[begin Page extract]
FALLING IN LOVE WITH MY OLD HOUSE: Feeling Like a Mail-order Bride

The idea of mail-order brides has long intrigued me.

 

What kind of woman chooses that path for herself? What circumstances cause her to walk willingly toward the unknown?

 

How unloved—or unlovely—must she feel to make such choice?

 

How much loneliness does it take to make commitment to a stranger look appealing?

 

Whatever the details, the fact remains that some women have willingly responded to something akin to a blind date—with the expectation that their dating days would be over; perhaps before they even began.

 

Other times, it was the women who initiated the transaction, looking for companionship, stability, perhaps even status. I’ve often wondered if their hope of romance had already been extinguished.

 

Nevertheless, each woman began her journey with a choice. A commitment.

Perhaps little else.

 

Her “everyday” routine would evolve as she became familiar with her new husband, home, and community. Would he become her companion? Would the house become her sanctuary? Would the neighbors become her friends?

 

Would a marriage of convenience and contract become one of intimacy, even love?

 

Only time would tell.

 

Since we bought our small-town Victorian three months ago, I’ve experienced an avalanche of emotions and questions toward the old gal.

 

I’ve felt like a mail-order bride during those first few months with her stranger-husband.

 

What, pray tell, have I done?

Why couldn’t my dreams have come true?

You may be admirable, but you’re not what I wanted.

This isn’t the way I saw things playing out.

 

(Deep breath)

 

This reality was my choice.

It’s time to put aside the old dream and find a new one.

I’d like to be your friend, to hear your stories, to laugh at your unexpected antics.

I want to work alongside you, tap into your inner beauty. I want to complete you.

I want you to complete me.

 

This house of mine . . .  She made a pretty good first impression, but I didn’t want her. She wasn’t the house I’d designed, made purchases for, dreamed of.

 

She was a stranger.

 

Our first picture of our small-town Victorian in the snow

 

But the more I stripped away previous owners’ choices and let her breathe, the more I began to get a feel for who she really is.

 

Even still, the more I

  • scrape wallpaper
  • refinish floors
  • clean away grime
  • remove stray nails
  • analyze old plumbing
  • wash windows

the less of a stranger she becomes.

 

Someday I’m going to remove the layers of suffocating paint from her front door, but for now I’ll just enjoy her twist-it-to-ring doorbell since it never fails to make me smile—and gives me hope that one day we’ll be friends.

 

Click to ring my doorbell. Really!

 

This “new” house journey was a choice. I wish I could tell you it was a once-and-done choice, but it wasn’t. It’s been a hard transition. When I take on a project, I put 100% of myself into it, so when it’s over before it even begins, it’s like a gut punch, a stopped heart, a betrayal.
[end Page extract]
In the post about the old house, how long ago did the writer buy the small-town Victorian? The items below the post were drawn from a separate source.
[begin Items]
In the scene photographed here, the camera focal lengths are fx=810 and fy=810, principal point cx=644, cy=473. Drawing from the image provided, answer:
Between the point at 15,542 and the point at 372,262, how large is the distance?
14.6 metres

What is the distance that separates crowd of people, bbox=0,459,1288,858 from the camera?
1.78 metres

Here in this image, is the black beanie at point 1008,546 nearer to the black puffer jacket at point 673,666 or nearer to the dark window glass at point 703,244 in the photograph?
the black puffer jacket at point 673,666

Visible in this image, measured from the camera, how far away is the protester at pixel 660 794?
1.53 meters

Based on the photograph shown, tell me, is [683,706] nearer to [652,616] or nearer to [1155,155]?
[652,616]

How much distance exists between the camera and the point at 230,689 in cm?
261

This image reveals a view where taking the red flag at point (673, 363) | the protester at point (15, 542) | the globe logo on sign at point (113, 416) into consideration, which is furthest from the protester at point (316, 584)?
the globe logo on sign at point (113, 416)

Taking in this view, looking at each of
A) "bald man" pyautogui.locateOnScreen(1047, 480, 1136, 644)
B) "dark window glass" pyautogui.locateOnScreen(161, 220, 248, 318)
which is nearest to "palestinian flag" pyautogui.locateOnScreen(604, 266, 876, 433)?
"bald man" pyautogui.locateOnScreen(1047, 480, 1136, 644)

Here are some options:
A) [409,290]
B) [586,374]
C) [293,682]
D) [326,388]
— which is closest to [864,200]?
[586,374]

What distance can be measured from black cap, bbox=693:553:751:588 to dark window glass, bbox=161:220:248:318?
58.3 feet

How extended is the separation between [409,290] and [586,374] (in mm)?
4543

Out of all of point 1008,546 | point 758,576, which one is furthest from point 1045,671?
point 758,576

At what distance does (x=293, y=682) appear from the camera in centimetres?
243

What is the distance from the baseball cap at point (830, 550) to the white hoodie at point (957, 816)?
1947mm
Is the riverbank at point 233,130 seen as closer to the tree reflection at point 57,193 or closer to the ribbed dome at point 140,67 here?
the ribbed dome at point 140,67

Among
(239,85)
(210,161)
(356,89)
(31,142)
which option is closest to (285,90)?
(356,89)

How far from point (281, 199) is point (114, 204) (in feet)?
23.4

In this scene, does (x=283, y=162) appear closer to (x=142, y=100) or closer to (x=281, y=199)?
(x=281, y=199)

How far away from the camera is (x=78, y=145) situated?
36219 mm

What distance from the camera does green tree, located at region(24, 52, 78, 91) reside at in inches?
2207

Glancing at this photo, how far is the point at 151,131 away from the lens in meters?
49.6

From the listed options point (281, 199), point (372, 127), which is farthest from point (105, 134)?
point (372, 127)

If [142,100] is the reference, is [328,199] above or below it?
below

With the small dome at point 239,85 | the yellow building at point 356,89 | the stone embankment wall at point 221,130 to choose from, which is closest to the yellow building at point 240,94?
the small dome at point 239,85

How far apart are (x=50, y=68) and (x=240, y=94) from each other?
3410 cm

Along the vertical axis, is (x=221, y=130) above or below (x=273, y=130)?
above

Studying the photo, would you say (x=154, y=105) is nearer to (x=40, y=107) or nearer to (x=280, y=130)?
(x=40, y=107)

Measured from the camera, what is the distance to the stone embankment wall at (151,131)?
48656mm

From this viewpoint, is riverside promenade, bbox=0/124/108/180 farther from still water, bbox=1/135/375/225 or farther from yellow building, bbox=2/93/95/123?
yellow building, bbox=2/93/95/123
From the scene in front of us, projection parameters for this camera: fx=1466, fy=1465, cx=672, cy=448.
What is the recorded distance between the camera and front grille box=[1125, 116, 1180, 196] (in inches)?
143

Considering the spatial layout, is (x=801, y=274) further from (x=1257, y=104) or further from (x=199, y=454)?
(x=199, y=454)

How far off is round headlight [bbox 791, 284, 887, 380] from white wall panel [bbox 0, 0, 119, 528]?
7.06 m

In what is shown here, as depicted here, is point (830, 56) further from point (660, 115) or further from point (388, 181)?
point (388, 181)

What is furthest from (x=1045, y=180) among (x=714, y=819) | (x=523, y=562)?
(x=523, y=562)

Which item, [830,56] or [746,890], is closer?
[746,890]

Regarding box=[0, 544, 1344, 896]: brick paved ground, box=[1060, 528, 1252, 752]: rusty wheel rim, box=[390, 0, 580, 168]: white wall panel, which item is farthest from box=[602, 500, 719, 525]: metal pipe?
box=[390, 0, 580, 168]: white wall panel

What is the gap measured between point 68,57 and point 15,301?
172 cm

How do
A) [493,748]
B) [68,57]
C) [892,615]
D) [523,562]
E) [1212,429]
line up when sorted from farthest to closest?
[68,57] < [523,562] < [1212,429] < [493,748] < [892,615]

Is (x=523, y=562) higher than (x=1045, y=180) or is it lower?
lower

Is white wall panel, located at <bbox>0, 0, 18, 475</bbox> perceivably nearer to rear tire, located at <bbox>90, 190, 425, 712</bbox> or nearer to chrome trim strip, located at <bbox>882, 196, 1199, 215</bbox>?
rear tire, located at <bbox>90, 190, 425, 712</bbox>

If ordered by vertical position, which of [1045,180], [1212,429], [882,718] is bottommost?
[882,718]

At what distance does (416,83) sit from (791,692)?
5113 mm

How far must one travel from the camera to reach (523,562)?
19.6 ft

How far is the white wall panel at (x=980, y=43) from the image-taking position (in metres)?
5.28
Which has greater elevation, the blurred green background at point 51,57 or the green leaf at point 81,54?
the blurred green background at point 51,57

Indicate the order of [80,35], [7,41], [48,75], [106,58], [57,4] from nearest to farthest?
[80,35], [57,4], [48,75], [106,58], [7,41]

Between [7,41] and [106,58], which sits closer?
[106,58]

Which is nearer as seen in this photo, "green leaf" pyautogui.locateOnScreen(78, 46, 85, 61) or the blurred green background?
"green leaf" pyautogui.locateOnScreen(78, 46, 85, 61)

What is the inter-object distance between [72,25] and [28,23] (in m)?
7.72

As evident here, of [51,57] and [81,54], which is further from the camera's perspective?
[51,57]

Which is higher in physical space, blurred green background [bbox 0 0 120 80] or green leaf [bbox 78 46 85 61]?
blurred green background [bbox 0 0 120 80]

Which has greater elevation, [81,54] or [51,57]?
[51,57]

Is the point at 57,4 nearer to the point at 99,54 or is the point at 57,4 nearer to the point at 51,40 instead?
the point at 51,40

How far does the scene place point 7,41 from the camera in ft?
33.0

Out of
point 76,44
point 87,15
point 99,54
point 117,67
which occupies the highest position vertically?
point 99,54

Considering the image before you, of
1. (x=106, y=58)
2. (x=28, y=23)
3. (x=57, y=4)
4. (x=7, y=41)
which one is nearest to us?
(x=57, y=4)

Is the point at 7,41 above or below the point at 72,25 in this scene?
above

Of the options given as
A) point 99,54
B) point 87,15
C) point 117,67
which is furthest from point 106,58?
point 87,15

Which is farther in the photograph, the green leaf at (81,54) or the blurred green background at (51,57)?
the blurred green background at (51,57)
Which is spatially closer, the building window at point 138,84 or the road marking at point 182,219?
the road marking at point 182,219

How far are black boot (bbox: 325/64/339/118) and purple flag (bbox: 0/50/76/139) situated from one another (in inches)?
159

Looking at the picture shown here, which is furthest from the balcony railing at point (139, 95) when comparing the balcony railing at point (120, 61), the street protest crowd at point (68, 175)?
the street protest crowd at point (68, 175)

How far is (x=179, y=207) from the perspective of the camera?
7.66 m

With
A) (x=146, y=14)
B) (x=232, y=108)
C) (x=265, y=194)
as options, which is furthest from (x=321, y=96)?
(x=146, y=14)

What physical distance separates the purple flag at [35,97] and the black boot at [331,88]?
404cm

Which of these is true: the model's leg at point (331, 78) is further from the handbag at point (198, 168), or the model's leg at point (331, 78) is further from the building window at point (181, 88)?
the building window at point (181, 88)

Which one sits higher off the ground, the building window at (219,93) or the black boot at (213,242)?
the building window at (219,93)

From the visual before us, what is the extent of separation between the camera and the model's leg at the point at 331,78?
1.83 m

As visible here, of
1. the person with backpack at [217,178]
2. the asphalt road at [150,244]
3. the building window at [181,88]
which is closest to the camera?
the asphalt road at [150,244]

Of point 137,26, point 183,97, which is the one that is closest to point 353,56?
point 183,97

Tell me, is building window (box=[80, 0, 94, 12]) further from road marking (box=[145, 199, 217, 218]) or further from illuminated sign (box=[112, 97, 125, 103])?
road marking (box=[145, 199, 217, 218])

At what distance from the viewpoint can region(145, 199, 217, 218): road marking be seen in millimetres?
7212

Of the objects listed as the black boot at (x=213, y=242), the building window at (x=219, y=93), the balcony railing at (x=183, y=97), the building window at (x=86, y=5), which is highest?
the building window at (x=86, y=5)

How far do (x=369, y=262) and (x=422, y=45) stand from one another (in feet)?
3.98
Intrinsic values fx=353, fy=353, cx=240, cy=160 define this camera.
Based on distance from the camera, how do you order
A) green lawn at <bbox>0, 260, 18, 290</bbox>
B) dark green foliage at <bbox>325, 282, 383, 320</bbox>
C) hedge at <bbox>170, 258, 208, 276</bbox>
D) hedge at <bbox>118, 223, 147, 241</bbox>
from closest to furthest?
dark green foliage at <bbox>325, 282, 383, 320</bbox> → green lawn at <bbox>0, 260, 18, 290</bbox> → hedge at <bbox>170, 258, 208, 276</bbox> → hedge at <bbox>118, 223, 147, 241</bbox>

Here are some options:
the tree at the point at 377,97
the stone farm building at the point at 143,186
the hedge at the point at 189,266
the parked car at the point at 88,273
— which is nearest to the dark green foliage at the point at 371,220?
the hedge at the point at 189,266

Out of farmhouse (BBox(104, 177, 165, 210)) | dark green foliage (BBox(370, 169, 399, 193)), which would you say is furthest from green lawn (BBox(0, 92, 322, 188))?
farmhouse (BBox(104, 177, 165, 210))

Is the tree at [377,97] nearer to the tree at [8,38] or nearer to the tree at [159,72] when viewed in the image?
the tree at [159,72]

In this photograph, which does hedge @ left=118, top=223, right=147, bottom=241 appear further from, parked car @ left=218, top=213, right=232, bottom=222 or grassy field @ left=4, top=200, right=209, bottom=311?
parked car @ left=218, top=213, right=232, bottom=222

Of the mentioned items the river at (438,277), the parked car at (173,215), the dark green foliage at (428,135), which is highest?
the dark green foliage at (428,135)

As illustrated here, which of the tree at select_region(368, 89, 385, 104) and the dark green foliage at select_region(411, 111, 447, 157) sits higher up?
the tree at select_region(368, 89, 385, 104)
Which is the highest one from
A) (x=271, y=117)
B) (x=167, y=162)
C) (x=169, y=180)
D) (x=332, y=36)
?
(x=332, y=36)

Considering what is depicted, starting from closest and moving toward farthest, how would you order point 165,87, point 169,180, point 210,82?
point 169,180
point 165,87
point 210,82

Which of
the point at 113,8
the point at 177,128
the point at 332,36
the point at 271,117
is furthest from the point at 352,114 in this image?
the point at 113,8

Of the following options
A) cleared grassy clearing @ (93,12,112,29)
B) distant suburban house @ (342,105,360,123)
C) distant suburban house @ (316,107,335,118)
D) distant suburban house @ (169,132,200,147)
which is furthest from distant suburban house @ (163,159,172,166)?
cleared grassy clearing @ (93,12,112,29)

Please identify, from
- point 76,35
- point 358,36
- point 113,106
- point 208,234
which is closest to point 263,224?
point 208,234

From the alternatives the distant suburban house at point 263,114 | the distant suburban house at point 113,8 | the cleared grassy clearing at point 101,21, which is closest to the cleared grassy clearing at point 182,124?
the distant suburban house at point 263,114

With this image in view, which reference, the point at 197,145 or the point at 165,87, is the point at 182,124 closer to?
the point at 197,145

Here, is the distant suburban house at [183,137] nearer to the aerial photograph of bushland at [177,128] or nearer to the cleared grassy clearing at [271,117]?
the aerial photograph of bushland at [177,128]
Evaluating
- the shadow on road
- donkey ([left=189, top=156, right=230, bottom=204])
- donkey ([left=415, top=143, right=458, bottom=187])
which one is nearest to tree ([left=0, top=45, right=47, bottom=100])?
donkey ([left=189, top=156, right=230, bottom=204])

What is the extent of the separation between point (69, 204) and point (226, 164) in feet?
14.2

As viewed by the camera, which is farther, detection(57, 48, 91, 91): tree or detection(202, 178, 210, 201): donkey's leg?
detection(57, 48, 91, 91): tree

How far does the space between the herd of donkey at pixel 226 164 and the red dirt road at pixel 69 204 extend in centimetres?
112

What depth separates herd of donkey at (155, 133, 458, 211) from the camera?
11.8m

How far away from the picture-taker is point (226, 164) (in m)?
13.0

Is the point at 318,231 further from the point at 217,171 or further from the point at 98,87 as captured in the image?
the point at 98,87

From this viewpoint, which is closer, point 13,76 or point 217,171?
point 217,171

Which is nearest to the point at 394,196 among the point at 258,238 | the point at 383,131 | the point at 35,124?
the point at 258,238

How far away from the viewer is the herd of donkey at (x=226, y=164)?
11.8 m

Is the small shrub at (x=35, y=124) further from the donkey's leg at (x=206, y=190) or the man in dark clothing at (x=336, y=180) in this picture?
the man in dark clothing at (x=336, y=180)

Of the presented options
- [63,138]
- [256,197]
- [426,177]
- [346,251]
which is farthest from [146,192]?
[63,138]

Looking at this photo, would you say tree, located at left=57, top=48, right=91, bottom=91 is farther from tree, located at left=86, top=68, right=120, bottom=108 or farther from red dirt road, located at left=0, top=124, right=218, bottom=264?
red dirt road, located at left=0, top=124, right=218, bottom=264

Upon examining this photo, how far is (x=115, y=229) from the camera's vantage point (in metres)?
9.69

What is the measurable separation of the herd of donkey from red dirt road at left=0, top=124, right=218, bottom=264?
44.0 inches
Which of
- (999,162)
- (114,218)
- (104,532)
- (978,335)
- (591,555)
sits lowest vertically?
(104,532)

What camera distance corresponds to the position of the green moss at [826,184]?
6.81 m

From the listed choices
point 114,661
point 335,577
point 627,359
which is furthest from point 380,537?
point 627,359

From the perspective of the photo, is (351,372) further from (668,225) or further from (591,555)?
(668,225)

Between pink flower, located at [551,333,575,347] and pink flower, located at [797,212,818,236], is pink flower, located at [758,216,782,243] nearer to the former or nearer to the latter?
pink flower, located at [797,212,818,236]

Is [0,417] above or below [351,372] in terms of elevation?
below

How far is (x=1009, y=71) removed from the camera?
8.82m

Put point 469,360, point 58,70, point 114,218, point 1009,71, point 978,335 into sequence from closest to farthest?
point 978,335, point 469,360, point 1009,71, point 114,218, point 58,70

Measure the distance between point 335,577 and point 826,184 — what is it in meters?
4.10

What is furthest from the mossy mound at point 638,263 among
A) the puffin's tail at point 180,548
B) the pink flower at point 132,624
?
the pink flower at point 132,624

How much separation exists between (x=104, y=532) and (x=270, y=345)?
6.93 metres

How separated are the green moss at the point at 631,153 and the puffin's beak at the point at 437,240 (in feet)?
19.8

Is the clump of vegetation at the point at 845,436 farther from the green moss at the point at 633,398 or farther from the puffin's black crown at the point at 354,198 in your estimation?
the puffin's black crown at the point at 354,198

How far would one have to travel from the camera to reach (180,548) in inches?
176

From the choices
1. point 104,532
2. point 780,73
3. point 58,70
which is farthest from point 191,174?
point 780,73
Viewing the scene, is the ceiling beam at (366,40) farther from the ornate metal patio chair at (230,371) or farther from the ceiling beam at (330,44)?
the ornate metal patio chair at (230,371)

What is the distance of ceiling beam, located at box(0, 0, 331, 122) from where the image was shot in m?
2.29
[end Items]
» Answer to this problem: Three months ago.